_Challenge_.
Update the entries from the line containing "What is the distance to" through the end of the entries by replacing "gray stone floor" with "gray slate floor", and write out those lines again with everything else unchanged.

◇ ◇ ◇

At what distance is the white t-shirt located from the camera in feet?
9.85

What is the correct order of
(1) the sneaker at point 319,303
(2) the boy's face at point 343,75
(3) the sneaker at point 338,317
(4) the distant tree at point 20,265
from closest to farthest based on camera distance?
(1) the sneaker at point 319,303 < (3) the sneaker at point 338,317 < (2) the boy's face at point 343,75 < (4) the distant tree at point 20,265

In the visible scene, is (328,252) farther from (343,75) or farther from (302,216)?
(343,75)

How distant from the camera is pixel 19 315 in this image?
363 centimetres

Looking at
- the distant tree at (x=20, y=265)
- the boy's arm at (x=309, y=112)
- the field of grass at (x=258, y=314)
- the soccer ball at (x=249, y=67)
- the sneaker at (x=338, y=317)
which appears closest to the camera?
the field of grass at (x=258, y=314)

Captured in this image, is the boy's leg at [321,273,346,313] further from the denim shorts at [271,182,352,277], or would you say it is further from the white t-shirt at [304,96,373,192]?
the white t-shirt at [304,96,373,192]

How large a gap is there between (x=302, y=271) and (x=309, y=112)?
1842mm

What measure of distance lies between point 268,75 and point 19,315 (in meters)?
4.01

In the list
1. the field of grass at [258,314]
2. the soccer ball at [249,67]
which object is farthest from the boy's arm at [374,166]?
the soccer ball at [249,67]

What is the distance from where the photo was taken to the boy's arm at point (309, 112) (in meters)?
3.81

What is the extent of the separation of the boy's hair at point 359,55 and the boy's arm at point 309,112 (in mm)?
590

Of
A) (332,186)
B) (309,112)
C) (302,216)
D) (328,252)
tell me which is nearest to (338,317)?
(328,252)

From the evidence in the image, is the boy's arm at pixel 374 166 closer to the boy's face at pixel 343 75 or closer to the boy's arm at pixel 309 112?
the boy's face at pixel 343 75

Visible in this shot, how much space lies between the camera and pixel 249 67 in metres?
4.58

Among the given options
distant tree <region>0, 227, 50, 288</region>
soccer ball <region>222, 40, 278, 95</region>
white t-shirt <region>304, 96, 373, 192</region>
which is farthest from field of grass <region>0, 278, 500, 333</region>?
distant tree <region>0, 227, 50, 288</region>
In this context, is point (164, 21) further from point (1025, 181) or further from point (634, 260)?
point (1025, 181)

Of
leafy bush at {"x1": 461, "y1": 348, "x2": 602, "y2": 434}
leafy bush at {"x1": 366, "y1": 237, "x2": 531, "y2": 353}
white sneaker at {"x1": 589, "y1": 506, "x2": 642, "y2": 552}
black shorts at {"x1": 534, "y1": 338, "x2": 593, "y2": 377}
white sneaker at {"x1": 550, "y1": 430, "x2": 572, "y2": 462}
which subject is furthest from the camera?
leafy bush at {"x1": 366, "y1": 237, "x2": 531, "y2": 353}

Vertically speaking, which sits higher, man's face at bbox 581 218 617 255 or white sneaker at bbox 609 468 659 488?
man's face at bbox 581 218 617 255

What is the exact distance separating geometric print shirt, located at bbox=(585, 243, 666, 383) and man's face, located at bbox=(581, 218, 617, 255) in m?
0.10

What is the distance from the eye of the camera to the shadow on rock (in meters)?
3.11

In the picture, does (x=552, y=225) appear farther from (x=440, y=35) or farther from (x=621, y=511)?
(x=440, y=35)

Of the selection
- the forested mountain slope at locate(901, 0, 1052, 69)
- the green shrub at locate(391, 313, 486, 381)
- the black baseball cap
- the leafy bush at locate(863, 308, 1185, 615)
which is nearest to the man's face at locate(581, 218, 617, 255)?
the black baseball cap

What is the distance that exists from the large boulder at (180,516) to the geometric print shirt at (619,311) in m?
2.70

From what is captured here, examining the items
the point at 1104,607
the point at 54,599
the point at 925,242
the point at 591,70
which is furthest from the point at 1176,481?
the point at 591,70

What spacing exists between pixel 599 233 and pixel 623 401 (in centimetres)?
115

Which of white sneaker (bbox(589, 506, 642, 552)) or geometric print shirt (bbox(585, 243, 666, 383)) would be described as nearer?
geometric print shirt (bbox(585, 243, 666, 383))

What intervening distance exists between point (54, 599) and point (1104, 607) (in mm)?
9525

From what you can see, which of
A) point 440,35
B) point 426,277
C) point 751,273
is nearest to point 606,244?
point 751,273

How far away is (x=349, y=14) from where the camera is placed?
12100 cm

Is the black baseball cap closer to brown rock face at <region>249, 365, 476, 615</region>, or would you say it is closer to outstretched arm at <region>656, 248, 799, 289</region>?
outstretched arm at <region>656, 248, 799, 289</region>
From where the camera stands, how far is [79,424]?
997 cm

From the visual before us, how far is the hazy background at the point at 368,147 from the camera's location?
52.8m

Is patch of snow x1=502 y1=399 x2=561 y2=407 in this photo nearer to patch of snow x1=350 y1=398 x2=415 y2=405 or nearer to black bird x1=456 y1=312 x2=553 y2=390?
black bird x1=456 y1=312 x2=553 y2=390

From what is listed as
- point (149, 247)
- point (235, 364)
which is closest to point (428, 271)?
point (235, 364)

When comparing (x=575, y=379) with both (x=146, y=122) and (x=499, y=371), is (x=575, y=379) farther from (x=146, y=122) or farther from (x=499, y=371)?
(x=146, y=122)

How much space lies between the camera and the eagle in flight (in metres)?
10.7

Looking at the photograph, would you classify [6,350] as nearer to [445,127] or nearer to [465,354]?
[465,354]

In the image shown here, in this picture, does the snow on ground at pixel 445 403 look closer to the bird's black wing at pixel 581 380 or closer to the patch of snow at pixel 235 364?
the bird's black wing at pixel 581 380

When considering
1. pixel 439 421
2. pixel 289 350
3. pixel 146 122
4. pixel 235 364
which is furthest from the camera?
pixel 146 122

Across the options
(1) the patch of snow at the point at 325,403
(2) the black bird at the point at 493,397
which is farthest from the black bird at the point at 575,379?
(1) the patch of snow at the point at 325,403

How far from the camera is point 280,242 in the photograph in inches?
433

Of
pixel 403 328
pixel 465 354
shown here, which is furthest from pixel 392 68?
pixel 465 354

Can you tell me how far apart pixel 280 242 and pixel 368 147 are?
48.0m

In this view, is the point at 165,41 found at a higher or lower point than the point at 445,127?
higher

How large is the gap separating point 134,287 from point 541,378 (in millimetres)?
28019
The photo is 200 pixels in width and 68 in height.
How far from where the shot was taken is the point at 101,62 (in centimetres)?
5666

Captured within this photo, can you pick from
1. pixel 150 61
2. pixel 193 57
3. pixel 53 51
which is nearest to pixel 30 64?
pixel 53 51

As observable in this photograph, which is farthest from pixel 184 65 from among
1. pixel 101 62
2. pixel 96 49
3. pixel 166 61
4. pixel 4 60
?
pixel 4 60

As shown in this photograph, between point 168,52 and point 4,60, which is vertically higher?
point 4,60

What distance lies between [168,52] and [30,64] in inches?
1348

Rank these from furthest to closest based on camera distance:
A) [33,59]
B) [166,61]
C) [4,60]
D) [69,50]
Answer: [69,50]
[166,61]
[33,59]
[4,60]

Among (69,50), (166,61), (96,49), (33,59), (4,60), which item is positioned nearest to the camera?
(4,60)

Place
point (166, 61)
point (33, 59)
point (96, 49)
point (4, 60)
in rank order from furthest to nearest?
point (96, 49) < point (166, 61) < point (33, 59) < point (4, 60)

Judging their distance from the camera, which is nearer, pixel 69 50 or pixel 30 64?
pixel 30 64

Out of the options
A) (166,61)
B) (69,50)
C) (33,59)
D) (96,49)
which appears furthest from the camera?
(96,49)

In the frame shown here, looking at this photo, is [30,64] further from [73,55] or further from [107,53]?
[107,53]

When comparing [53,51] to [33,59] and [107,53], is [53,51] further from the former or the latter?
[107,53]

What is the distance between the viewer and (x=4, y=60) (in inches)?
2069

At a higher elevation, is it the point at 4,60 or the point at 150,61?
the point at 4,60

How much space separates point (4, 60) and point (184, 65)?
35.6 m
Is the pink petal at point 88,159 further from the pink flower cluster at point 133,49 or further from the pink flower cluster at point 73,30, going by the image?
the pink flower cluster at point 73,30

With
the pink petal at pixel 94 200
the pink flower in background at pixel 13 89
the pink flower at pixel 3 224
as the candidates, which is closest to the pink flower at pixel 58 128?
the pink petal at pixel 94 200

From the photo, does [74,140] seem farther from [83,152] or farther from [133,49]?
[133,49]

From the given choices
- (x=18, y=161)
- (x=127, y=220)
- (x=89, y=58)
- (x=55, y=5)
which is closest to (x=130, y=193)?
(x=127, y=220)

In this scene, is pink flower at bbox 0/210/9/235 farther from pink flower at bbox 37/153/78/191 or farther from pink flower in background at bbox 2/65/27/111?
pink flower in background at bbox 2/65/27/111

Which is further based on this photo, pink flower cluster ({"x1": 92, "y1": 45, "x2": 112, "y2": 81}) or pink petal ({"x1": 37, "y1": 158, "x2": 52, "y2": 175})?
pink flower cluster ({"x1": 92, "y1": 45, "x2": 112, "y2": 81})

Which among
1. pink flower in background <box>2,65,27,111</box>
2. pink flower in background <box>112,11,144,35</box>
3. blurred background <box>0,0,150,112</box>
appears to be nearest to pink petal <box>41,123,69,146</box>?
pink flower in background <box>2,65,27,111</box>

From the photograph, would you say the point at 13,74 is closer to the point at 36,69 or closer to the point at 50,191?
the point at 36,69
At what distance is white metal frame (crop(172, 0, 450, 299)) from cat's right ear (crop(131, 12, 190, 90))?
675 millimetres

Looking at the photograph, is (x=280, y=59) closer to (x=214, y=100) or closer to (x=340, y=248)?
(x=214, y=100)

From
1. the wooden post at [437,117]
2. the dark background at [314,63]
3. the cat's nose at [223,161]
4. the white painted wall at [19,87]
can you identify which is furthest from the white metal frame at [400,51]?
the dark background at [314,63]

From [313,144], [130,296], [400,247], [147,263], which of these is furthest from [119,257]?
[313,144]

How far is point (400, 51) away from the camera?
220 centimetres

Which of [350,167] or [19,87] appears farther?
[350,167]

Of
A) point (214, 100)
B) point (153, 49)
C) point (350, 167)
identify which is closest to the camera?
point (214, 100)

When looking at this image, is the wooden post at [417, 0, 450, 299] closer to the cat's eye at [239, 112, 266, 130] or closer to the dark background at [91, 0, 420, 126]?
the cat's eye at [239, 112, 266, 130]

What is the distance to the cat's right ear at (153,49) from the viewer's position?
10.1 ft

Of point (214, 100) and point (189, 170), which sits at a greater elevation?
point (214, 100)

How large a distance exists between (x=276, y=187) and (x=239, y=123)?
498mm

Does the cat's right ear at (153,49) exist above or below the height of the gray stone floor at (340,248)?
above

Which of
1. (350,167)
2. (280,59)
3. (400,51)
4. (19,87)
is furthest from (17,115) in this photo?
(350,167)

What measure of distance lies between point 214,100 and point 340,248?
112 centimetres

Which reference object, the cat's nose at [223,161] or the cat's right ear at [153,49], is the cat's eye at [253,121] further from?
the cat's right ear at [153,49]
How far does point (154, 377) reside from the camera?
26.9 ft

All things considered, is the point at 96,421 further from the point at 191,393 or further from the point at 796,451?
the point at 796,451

◇ ◇ ◇

_The output_.
What is the distance to the cat's right ear at (153,49) from the viewer's position?
10.1 ft

Of point (214, 100) and point (189, 170), which sits at a greater elevation?
point (214, 100)

How large a distance exists between (x=276, y=187) and (x=239, y=123)?
498mm

Does the cat's right ear at (153,49) exist above or below the height of the gray slate floor at (340,248)?
above

Which of
1. (350,167)
2. (280,59)
3. (400,51)
4. (19,87)
is furthest from (17,115) in this photo?
(350,167)

What measure of distance lies between point 214,100 and point 340,248?
112 centimetres

Which reference object, the cat's nose at [223,161] or the cat's right ear at [153,49], is the cat's eye at [253,121] further from?
the cat's right ear at [153,49]
How far does point (154, 377) reside from the camera?
26.9 ft

All things considered, is the point at 96,421 further from the point at 191,393 or further from the point at 796,451?
the point at 796,451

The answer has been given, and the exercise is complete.